Texto para revisar:
··········

Aseguran que las últimas palabras del periodista saudita asesinado fueron: "Quítenme esta bolsa de la cabeza"

LA NACION

ANKARA (AFP).- Los detalles sobre el asesinato del periodistaJamal Khashoggi, quien era colaborador de The Washington Post, crítico del reino de Arabia Saudita y fue descuartizado el 2 de octubre en el consulado saudí en Estambul, se conocen a medida que pasan los días y a cuentagotas.

El crimen, que desató la tensión entre Arabia por un lado y Estados Unidos y Turquía, por otro, (ambos gobiernos reclaman a las autoridades del reino ayuden en la investigación y colaboren con información sobre los agentes saudíes señalados como los asesinos), sumó un nuevo capítulo en las últimas horas cuando un periodista turco que asegura haber escuchado una grabación del asesinato develó las últimas palabras de la víctima.

El jefe de investigaciones en el diario turco Sabah, Nazif Karaman, dijo a Al Jazeera que las últimas palabras de Khashoggi fueron: "Me estoy asfixiando... Quítenme esta bolsa de la cabeza, soy claustrofóbico". Además, confirmó que murió asfixiado mientras una bolsa de plástico le cubría la cabeza y que el asesinato duró unos siete minutos, según las grabaciones.

Según Karaman, los agentes del reino cubrieron el suelo con bolsas de plástico antes de desmembrar el cuerpo de Khashoggi, un proceso de 15 minutos que fue dirigido por Salah al-Tubaigy, jefe del Consejo Científico de Forenses de Arabia Saudita.

Además, el periodista aseguró que su periódico pronto publicará imágenes de las herramientas que fueron utilizadas por el grupo saudí como así también algunas de las grabaciones que documentan los últimos momentos de vida de la víctima.

Qué pasó

Khashoggi fue asesinado el 2 de octubre en el consulado saudita en Estambul, donde había acudido a hacer un trámite administrativo para casarse con su novia. Tras negar inicialmente el asesinato, las autoridades saudíes hablaron primero de una "pelea" que acabó mal, antes de afirmar que el periodista de 59 años murió durante una operación no autorizada y sobre la que el príncipe heredero Mohamed Bin Salman no había sido informado.

··········

Problemas y tareas:
[a] Indica si cada afirmación concuerda con la noticia sobre Khashoggi, respondiendo sí o no y citando textualmente las palabras que lo deciden: (i) Khashoggi colaboraba con The Washington Post. (ii) El asesinato duró unos quince minutos. (iii) Khashoggi fue al consulado por un trámite relacionado con su boda.
[b] Responde estas preguntas según la noticia sobre Khashoggi:
(i) ¿En qué diario turco es jefe de investigaciones Nazif Karaman?
(ii) ¿Quién dirigió el desmembramiento del cuerpo de Khashoggi?
(iii) ¿Qué edad tenía Khashoggi?
[c] Prosigue la redacción de la noticia sobre Khashoggi a partir de su última oración.
Las entradas provienen de otra fuente distinta de la noticia sobre Khashoggi.

Datos del ejercicio:
··········

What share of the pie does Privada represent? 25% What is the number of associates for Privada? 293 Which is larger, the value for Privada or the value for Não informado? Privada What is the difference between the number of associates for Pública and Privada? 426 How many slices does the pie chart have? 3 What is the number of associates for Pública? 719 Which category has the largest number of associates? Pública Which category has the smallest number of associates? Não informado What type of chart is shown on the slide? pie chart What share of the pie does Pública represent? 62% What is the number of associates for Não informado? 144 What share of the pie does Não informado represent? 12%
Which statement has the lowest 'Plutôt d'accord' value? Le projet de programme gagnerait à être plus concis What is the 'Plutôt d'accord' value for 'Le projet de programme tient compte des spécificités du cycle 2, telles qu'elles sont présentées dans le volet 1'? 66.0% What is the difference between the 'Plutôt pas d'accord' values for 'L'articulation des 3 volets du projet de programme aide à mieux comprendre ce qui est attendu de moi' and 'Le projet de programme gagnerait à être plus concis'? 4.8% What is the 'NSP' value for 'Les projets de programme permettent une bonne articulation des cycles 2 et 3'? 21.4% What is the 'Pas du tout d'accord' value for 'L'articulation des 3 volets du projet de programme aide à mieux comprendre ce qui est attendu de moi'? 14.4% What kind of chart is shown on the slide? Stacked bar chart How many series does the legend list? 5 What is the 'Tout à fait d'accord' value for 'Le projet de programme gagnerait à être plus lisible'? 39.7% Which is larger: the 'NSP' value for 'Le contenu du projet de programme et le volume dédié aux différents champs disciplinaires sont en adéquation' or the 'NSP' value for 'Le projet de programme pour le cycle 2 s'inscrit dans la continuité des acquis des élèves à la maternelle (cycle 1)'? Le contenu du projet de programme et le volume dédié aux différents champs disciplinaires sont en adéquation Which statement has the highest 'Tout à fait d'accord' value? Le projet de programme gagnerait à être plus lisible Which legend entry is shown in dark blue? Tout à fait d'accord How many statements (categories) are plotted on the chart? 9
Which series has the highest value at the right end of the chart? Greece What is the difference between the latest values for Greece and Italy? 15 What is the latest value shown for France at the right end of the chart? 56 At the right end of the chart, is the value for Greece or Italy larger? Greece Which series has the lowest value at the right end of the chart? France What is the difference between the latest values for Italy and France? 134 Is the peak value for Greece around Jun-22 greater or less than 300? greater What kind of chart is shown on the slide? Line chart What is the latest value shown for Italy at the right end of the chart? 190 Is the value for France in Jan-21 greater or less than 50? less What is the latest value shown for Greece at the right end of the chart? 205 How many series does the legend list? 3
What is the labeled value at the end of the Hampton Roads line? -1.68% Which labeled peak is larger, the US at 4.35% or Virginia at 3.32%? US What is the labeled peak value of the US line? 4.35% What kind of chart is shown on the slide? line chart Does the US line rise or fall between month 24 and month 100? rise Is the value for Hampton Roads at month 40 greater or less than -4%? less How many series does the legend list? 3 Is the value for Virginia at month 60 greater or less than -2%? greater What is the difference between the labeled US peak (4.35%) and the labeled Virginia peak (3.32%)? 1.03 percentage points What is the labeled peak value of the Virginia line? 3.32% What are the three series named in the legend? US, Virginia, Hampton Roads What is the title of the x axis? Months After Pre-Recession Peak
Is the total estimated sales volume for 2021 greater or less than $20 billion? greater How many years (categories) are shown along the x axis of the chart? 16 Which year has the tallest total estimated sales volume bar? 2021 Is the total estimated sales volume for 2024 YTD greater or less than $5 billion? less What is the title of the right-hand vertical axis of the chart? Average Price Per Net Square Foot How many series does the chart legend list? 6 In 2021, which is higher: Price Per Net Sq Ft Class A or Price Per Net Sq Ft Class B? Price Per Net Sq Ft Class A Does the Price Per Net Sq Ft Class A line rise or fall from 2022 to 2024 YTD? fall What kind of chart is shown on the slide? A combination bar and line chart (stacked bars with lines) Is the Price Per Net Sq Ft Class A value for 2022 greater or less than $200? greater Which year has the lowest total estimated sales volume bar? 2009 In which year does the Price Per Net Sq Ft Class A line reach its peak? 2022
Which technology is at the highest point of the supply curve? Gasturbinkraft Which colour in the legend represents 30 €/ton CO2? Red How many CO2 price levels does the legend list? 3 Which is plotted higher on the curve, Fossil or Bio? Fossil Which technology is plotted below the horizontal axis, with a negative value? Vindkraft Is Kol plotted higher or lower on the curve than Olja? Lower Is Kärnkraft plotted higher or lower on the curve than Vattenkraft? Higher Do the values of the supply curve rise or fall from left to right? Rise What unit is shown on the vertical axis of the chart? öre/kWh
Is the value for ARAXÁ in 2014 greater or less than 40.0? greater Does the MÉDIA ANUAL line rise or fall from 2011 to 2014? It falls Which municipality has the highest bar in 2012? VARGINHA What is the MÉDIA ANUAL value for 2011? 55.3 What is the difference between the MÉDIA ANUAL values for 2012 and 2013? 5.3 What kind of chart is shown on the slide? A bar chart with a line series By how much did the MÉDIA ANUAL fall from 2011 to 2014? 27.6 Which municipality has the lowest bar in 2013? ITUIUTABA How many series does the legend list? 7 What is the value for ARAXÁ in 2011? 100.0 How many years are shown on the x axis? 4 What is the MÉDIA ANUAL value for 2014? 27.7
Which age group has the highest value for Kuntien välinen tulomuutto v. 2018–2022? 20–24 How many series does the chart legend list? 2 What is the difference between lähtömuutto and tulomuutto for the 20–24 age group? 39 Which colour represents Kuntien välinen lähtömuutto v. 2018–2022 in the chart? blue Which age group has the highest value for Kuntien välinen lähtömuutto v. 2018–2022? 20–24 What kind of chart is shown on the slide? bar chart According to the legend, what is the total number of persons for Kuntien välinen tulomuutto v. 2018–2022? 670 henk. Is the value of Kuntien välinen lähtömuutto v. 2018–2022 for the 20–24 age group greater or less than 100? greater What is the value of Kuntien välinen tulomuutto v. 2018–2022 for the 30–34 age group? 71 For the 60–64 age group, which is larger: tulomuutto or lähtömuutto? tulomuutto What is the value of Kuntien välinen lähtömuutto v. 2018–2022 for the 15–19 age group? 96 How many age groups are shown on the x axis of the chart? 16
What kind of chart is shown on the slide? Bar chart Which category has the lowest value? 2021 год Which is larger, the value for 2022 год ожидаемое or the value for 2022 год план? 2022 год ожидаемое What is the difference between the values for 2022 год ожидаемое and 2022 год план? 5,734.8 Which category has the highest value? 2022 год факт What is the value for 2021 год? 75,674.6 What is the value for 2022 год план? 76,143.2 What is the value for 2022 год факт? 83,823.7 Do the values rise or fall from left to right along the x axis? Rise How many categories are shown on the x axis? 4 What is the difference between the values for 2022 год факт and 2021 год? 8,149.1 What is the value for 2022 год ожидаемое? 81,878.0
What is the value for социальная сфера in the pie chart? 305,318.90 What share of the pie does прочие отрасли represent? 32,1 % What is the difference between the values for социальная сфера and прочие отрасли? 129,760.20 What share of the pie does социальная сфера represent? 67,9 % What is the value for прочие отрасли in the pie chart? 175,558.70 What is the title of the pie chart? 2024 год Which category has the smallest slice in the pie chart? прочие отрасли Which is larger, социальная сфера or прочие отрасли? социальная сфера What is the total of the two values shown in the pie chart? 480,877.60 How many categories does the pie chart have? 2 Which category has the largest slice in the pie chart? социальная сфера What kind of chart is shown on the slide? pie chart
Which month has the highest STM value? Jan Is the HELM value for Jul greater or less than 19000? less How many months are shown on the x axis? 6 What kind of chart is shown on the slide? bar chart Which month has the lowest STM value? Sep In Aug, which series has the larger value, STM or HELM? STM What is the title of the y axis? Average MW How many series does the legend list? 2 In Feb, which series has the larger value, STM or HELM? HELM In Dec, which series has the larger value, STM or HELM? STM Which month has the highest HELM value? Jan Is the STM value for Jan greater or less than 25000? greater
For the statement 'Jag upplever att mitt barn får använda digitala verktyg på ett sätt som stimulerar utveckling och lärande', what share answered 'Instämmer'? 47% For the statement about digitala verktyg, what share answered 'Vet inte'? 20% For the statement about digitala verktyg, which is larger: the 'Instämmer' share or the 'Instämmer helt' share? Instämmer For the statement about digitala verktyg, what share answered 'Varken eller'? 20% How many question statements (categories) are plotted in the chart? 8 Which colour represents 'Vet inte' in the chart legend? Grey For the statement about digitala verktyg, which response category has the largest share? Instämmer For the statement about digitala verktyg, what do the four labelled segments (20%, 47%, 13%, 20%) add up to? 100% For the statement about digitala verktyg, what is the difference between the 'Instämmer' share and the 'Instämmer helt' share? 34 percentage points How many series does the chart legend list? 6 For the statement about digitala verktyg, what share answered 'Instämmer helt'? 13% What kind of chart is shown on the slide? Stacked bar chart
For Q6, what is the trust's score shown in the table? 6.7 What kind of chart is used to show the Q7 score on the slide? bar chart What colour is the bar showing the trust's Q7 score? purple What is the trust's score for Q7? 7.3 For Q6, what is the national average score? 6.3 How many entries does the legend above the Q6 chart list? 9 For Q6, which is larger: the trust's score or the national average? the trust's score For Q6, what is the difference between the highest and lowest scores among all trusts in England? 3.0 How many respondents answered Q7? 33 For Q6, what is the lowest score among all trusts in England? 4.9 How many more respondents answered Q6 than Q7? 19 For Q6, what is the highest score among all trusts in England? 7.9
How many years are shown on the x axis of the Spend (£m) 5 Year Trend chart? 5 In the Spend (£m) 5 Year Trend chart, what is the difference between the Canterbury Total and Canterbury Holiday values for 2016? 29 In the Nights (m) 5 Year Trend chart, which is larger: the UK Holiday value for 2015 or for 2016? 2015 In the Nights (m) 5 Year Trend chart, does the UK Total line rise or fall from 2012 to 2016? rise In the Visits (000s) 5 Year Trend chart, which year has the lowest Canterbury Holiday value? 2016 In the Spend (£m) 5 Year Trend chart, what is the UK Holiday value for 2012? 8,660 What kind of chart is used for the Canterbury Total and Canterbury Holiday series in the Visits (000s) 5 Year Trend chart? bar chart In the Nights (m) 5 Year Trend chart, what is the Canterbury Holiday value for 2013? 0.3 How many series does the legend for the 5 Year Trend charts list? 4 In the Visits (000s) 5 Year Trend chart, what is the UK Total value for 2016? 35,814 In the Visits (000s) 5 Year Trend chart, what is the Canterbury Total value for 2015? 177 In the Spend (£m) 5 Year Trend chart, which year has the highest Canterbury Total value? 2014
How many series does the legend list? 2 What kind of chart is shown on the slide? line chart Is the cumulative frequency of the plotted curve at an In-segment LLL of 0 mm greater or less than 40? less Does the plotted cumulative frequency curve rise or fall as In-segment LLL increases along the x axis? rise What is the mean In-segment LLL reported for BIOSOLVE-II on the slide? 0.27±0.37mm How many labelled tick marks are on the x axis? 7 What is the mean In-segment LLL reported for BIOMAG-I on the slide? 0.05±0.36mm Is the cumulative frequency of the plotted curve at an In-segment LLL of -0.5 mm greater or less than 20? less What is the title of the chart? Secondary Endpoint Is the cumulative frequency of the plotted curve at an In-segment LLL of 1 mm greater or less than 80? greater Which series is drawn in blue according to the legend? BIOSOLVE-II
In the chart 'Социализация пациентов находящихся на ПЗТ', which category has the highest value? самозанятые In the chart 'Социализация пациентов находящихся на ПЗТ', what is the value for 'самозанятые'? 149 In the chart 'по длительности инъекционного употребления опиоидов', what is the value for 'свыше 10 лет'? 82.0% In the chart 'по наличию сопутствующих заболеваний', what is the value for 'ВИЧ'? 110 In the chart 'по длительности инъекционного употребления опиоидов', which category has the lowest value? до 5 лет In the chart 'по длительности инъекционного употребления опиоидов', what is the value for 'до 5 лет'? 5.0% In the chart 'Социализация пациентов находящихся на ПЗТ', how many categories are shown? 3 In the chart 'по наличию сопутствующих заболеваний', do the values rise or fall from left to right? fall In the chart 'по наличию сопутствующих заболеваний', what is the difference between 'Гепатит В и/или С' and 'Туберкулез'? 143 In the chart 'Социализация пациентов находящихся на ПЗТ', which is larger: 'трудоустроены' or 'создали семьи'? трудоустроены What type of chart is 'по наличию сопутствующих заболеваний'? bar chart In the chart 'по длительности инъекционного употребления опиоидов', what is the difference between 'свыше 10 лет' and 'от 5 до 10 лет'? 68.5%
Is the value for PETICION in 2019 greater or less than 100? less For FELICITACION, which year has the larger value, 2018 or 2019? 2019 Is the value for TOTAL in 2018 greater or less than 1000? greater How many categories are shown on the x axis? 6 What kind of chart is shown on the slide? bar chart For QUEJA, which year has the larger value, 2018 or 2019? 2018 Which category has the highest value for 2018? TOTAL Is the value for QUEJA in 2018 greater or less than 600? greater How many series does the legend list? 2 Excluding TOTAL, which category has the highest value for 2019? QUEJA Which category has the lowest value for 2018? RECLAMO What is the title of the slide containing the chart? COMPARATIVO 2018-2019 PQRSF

··········

Respuestas de tareas:
[a]
(i) Sí: "quien era colaborador de The Washington Post".
(ii) No: "el asesinato duró unos siete minutos".
(iii) Sí: "donde había acudido a hacer un trámite administrativo para casarse con su novia".

[b]
(i) En el diario Sabah.
(ii) Salah al-Tubaigy, jefe del Consejo Científico de Forenses de Arabia Saudita.
(iii) 59 años.

[c]
Un diario turco publicó información sobre los últimos segundos de vida de Jamal Khashoggi

En ácido

El examen de muestras extraídas de las tuberías de la residencia del cónsul saudita en Estambul permitió detectar restos de ácido, según el diario turco progubernamental, que no cita la fuente de sus informaciones.

Los investigadores consideran que el cuerpo del editorialista crítico con el régimen de Riad fue disuelto en ácido y que una vez obtenida una consistencia suficientemente líquida, los autores del crimen se deshicieron de él arrojándolo al desagüe, prosigue Sabah.

La novia de Khashoggi, Hatice Cengiz, se declaró en Twitter "incapaz de expresar su tristeza tras saber que (el cuerpo de Khashoggi) fue disuelto".

Según indicó el lunes pasado un alto funcionario turco, Arabia Saudita envió a "limpiadores" a Turquía para "borrar" las pruebas del asesinato: dos hombres, un químico y un especialista en toxicología llegaron a Estambul el 11 de octubre.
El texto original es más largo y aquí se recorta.